The snake begins the conversation focused on the limit: Did God really say you shouldn’t? …
But God first spoke to humanity in abundance: Eat your fill! …
The Lord God commanded the human, “Eat your fill from all of the garden’s trees; but don’t eat from the tree of the knowledge of good and evil, because on the day you eat from it, you will die!” (Gn.2:16-17)
God offered abundance (Eat your fill!), with a limitation, a warning about danger to the humans. The snake turns the humans to focus solely on that limit. What makes that the boundary? Why NOT eat that fruit? Who is this God, and what do the Lord’s commands mean, anyway? Eve becomes fascinated by the limit.
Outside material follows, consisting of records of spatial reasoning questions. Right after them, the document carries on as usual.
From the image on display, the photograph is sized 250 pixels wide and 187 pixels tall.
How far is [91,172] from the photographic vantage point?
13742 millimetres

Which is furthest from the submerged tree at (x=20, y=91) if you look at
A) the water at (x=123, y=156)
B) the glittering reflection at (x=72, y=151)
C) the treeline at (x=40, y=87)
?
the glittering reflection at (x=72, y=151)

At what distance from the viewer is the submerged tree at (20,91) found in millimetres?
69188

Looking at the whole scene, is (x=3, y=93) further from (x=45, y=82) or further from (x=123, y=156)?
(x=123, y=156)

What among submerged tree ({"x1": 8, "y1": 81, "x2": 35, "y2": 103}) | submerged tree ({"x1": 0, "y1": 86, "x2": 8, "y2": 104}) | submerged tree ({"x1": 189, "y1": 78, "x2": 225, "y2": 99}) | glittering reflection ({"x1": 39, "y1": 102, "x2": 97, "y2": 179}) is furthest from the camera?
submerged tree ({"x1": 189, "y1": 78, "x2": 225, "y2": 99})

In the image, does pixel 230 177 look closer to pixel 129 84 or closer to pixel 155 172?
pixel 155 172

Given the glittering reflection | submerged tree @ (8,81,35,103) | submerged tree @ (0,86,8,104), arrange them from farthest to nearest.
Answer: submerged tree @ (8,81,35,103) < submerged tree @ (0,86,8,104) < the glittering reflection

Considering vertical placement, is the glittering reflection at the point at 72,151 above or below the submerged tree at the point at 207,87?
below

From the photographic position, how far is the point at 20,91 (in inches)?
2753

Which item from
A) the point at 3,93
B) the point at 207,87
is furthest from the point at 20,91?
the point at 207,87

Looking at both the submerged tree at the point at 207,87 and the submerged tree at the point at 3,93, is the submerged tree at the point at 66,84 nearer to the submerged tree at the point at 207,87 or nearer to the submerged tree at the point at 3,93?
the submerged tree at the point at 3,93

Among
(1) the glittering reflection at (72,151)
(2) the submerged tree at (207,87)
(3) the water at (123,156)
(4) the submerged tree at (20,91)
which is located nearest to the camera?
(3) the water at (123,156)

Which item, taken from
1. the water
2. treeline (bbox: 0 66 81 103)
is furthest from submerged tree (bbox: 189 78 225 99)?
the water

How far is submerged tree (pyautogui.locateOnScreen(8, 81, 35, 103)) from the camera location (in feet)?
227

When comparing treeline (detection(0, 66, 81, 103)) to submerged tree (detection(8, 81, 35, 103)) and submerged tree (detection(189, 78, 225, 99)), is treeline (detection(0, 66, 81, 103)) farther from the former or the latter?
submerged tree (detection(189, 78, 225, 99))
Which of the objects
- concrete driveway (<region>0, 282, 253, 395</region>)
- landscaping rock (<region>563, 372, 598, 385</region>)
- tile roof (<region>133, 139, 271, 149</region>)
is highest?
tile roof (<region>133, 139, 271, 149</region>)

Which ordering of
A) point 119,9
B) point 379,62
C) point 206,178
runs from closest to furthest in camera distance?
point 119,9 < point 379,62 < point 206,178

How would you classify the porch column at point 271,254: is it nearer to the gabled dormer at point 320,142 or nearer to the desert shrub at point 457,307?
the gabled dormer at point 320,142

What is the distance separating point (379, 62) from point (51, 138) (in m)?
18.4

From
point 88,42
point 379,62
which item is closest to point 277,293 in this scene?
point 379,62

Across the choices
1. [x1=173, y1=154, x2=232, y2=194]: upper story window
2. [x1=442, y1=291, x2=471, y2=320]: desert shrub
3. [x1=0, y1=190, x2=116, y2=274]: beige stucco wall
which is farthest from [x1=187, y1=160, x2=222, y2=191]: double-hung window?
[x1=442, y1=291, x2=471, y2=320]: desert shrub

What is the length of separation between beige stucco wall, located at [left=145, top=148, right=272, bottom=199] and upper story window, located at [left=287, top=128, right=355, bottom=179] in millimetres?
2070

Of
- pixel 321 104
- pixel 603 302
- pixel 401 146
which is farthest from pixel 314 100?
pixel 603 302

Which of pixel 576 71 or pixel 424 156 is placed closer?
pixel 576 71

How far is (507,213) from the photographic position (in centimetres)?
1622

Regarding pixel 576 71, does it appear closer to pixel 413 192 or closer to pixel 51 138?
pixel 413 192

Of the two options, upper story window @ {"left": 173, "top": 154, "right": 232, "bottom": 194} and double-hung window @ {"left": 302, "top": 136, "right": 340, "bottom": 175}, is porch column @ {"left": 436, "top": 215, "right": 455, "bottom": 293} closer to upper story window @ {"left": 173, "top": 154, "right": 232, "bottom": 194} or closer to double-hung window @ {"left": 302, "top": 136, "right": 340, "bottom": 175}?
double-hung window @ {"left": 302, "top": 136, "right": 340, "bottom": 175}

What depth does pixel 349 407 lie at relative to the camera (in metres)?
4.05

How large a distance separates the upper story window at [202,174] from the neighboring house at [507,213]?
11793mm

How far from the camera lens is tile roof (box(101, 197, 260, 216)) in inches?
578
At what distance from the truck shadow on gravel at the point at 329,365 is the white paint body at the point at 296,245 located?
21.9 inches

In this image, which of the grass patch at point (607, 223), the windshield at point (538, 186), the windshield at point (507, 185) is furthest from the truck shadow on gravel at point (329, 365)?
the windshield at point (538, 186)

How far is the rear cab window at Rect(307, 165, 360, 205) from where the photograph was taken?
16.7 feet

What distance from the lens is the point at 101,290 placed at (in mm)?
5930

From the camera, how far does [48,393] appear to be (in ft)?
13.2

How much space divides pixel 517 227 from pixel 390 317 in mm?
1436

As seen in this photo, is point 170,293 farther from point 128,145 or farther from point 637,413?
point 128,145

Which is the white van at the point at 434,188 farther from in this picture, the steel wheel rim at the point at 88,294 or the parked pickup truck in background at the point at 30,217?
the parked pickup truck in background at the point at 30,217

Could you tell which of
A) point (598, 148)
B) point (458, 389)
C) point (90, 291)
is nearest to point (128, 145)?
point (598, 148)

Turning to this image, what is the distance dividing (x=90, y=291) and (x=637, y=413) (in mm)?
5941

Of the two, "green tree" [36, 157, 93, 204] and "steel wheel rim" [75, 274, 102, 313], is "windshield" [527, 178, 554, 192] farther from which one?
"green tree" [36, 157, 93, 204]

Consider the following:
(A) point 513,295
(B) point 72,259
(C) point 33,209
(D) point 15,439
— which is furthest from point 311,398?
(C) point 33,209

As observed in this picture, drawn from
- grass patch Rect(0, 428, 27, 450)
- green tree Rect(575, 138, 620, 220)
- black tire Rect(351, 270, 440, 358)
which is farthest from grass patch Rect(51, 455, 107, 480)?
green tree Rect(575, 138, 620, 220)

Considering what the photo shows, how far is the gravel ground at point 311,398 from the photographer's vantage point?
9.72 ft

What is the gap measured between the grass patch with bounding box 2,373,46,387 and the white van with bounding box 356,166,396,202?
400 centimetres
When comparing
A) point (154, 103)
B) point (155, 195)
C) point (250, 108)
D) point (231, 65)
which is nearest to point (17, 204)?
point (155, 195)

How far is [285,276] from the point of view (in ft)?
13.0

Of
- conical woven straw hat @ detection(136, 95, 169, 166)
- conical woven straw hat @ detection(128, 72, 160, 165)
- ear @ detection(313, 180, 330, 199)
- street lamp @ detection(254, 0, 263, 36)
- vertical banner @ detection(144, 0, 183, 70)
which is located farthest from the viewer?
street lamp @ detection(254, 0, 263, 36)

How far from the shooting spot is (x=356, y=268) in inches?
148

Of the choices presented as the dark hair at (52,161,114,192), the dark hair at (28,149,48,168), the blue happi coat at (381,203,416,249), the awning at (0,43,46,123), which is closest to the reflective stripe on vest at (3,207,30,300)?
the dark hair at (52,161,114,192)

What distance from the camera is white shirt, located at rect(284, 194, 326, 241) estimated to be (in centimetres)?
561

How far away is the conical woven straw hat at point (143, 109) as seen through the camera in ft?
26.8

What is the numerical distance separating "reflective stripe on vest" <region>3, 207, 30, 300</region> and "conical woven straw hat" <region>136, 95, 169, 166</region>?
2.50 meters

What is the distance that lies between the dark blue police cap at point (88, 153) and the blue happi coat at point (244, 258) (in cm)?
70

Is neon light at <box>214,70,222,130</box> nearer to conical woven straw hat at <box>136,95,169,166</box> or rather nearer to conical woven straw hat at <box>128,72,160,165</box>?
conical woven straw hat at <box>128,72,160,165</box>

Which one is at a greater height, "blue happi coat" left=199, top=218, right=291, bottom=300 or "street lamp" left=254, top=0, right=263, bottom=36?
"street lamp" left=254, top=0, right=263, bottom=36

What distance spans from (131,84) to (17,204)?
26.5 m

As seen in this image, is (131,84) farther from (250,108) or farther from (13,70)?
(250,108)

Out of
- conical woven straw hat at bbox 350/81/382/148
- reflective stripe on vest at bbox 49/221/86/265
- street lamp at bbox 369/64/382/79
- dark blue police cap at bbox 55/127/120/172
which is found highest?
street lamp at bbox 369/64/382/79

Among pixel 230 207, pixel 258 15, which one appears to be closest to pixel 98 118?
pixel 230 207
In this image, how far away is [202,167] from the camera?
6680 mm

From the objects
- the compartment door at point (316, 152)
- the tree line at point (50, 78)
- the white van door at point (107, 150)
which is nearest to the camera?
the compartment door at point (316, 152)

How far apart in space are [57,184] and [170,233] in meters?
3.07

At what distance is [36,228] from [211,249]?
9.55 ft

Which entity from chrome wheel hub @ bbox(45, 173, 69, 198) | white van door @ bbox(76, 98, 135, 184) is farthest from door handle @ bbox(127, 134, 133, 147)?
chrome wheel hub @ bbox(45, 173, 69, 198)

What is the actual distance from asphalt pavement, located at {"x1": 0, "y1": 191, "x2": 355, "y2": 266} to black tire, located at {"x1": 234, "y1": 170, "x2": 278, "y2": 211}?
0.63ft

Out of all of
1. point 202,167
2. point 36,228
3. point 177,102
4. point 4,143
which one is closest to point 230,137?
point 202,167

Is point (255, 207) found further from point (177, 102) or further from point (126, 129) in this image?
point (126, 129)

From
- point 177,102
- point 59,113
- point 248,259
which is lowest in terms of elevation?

As you begin the journey of Lent, you may be fascinated by the limit you chose, if you practice Lent through giving up something you love. Chocolate is a classic thing to sacrifice during Lent. In the first week or two, it seems as though nothing exists apart from that lovely candy bar in the check-out line. Oh CHOCOLATE! If only I could eat you. I can’t wait for these 40 days to end! How will I make it without one little bite of chocolate?
If we looked at Lent from a God perspective, though, we would tell ourselves, “I can eat anything! (except chocolate) There is an abundance of opportunity. Maybe I’ll try new foods and expand my palate.”
God’s commands to us are about God’s abundance. When God gives a word of limitation, it is about God’s desire that we have life and have it abundantly.
The tree in the middle of the garden had no magic about it, no poison in its fruit. It was about limit. God’s limit for humanity is not stifling, but rather life-giving (“Eat your fill… but stay away from the thing that will kill you”). The limit says, “I made you. You are mine.” There are differences between Creator and creature. The creatures, the humans, get to have a loving provider. We get to have a God to lean on, to learn from, to walk with.
Setting a small limit during Lent, giving up something, causes us to pause and THINK. Sometimes we come to the end of 40 days and notice the thing we gave up was not True, Helpful, Inspiring, Necessary, and Kind, or at least not to the extent we once thought. We rely on it less, or not at all, after a 40 day journey of thinking and prayer.
This journey of Lent, including the times that we doubt, struggle, fail, and pray for strength, is about drawing closer to our Creator, being more full of the Holy Spirit, and becoming more like Jesus: the One who is True, Helpful, Inspiring, Necessary, and Kind. We do this not by breaking our limits, but acknowledging them.